## [Exercise instructions]
Set down, in full, every record in the block.
— begin Data supplied —
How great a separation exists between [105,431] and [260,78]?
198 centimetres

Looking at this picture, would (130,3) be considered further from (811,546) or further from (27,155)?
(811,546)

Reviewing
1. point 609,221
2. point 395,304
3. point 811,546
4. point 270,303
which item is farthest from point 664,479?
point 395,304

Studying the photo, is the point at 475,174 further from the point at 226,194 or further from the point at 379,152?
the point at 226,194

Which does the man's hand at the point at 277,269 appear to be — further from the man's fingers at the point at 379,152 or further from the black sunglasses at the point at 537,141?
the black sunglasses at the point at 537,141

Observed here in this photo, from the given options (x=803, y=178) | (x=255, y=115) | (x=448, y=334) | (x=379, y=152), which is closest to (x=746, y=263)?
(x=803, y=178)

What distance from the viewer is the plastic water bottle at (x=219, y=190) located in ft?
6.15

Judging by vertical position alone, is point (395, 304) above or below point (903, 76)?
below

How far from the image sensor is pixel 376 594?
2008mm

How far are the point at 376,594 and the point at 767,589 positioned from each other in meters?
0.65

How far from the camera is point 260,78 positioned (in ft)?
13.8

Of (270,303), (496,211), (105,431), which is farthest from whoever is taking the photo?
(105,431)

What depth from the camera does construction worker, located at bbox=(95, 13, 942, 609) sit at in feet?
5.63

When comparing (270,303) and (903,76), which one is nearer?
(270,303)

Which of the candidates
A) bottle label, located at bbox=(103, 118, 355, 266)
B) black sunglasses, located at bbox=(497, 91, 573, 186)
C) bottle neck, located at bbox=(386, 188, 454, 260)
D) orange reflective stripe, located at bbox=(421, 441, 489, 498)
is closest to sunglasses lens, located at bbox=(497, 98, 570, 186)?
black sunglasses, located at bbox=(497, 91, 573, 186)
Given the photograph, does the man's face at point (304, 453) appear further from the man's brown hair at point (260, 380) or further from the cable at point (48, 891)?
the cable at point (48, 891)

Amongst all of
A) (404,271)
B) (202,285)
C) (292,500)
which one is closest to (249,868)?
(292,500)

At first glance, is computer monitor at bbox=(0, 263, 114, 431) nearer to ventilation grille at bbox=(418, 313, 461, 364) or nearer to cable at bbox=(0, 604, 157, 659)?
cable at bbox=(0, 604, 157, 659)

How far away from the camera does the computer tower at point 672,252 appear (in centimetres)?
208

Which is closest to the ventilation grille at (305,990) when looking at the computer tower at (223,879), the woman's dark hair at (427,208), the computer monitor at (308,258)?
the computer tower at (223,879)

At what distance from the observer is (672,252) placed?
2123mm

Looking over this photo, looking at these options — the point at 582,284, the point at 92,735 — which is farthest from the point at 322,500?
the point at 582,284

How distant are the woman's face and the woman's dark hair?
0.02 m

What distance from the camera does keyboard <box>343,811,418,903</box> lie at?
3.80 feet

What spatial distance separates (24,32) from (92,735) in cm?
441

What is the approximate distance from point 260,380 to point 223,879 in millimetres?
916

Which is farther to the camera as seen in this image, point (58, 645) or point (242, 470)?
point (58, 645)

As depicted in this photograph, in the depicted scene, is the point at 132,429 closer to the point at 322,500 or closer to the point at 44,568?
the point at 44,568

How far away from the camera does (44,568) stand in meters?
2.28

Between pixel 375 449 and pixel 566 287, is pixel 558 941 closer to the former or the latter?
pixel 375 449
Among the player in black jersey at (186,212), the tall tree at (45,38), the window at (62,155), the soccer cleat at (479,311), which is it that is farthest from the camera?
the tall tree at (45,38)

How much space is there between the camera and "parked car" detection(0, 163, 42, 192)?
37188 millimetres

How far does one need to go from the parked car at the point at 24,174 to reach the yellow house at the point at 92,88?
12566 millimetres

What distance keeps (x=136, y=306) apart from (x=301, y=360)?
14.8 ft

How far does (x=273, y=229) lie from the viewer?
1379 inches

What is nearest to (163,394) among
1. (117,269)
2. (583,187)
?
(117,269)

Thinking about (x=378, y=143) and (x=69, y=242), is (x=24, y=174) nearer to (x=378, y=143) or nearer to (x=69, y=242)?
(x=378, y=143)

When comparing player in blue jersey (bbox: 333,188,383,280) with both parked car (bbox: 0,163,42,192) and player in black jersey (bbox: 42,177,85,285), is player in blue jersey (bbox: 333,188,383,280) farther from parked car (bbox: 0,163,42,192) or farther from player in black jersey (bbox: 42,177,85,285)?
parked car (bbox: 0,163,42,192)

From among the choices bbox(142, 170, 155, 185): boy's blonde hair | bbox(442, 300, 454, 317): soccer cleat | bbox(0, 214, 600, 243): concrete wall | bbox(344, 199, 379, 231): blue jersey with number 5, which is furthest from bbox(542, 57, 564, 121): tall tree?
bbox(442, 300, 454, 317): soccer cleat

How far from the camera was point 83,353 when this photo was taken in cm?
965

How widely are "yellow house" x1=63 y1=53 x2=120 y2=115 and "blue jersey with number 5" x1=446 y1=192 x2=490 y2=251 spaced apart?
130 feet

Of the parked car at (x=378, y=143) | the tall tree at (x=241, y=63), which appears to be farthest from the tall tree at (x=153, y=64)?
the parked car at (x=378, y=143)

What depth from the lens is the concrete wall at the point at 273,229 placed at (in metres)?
— end Data supplied —
## [Response below]
How great a separation exists between [105,431] and [260,78]?
198 centimetres

Looking at this picture, would (130,3) be considered further from (811,546) or further from (27,155)?
(811,546)

Reviewing
1. point 609,221
2. point 395,304
3. point 811,546
4. point 270,303
which item is farthest from point 664,479?
point 395,304

Studying the photo, is the point at 475,174 further from the point at 226,194 or further from the point at 379,152?
the point at 226,194

Which does the man's hand at the point at 277,269 appear to be — further from the man's fingers at the point at 379,152 or further from the black sunglasses at the point at 537,141?
the black sunglasses at the point at 537,141

Observed here in this photo, from the given options (x=803, y=178) | (x=255, y=115) | (x=448, y=334) | (x=379, y=152), which is closest to (x=746, y=263)?
(x=803, y=178)

What distance from the viewer is the plastic water bottle at (x=219, y=190) located in ft?
6.15

Judging by vertical position alone, is point (395, 304) above or below point (903, 76)?
below

How far from the image sensor is pixel 376 594?
2008mm

How far are the point at 376,594 and the point at 767,589 positioned from each other in meters?
0.65

How far from the camera is point 260,78 positioned (in ft)?
13.8

Of (270,303), (496,211), (105,431), which is farthest from whoever is taking the photo?
(105,431)

What depth from the camera does construction worker, located at bbox=(95, 13, 942, 609) sit at in feet?
5.63

When comparing (270,303) and (903,76), which one is nearer?
(270,303)

Which of the candidates
A) bottle label, located at bbox=(103, 118, 355, 266)
B) black sunglasses, located at bbox=(497, 91, 573, 186)
C) bottle neck, located at bbox=(386, 188, 454, 260)
D) orange reflective stripe, located at bbox=(421, 441, 489, 498)
is closest to sunglasses lens, located at bbox=(497, 98, 570, 186)?
black sunglasses, located at bbox=(497, 91, 573, 186)
Given the photograph, does the man's face at point (304, 453) appear further from the man's brown hair at point (260, 380) or further from the cable at point (48, 891)?
the cable at point (48, 891)

Amongst all of
A) (404,271)
B) (202,285)
C) (292,500)
which one is closest to (249,868)?
(292,500)

At first glance, is computer monitor at bbox=(0, 263, 114, 431) nearer to ventilation grille at bbox=(418, 313, 461, 364) or nearer to cable at bbox=(0, 604, 157, 659)?
cable at bbox=(0, 604, 157, 659)

How far away from the camera does the computer tower at point 672,252 appear (in centimetres)?
208

Which is closest to the ventilation grille at (305,990) when looking at the computer tower at (223,879), the woman's dark hair at (427,208), the computer monitor at (308,258)?
the computer tower at (223,879)

At what distance from the observer is (672,252) placed?
2123mm

Looking over this photo, looking at these options — the point at 582,284, the point at 92,735 — which is farthest from the point at 322,500?
the point at 582,284

How distant are the woman's face and the woman's dark hair?
0.02 m

What distance from the camera does keyboard <box>343,811,418,903</box> lie at?
3.80 feet

What spatial distance separates (24,32) from (92,735) in cm?
441

What is the approximate distance from point 260,380 to point 223,879 in millimetres?
916

Which is farther to the camera as seen in this image, point (58, 645) or point (242, 470)?
point (58, 645)

As depicted in this photograph, in the depicted scene, is the point at 132,429 closer to the point at 322,500 or closer to the point at 44,568?
the point at 44,568

How far away from the camera does (44,568) stand in meters?
2.28

Between pixel 375 449 and pixel 566 287, is pixel 558 941 closer to the former or the latter?
pixel 375 449
Among the player in black jersey at (186,212), the tall tree at (45,38), the window at (62,155), the soccer cleat at (479,311), which is it that is farthest from the camera?
the tall tree at (45,38)

How much space is there between the camera and "parked car" detection(0, 163, 42, 192)?
37188 millimetres

How far does one need to go from the parked car at the point at 24,174 to reach the yellow house at the point at 92,88?
12566 millimetres

What distance keeps (x=136, y=306) apart from (x=301, y=360)?
14.8 ft

How far does (x=273, y=229) lie from the viewer?
1379 inches

What is nearest to (163,394) among
1. (117,269)
2. (583,187)
?
(117,269)

Thinking about (x=378, y=143) and (x=69, y=242), is (x=24, y=174) nearer to (x=378, y=143) or nearer to (x=69, y=242)?
(x=378, y=143)

When comparing player in blue jersey (bbox: 333,188,383,280) with both parked car (bbox: 0,163,42,192) and player in black jersey (bbox: 42,177,85,285), is player in blue jersey (bbox: 333,188,383,280) farther from parked car (bbox: 0,163,42,192) or farther from player in black jersey (bbox: 42,177,85,285)?
parked car (bbox: 0,163,42,192)

From among the choices bbox(142, 170, 155, 185): boy's blonde hair | bbox(442, 300, 454, 317): soccer cleat | bbox(0, 214, 600, 243): concrete wall | bbox(344, 199, 379, 231): blue jersey with number 5, which is furthest from bbox(542, 57, 564, 121): tall tree?
bbox(442, 300, 454, 317): soccer cleat

How far from the camera was point 83,353 when this photo was taken in cm?
965

How widely are "yellow house" x1=63 y1=53 x2=120 y2=115 and "blue jersey with number 5" x1=446 y1=192 x2=490 y2=251 spaced apart?
130 feet

Of the parked car at (x=378, y=143) | the tall tree at (x=241, y=63), which appears to be farthest from the tall tree at (x=153, y=64)?
the parked car at (x=378, y=143)

What depth from the lens is the concrete wall at the point at 273,229 placed at (in metres)?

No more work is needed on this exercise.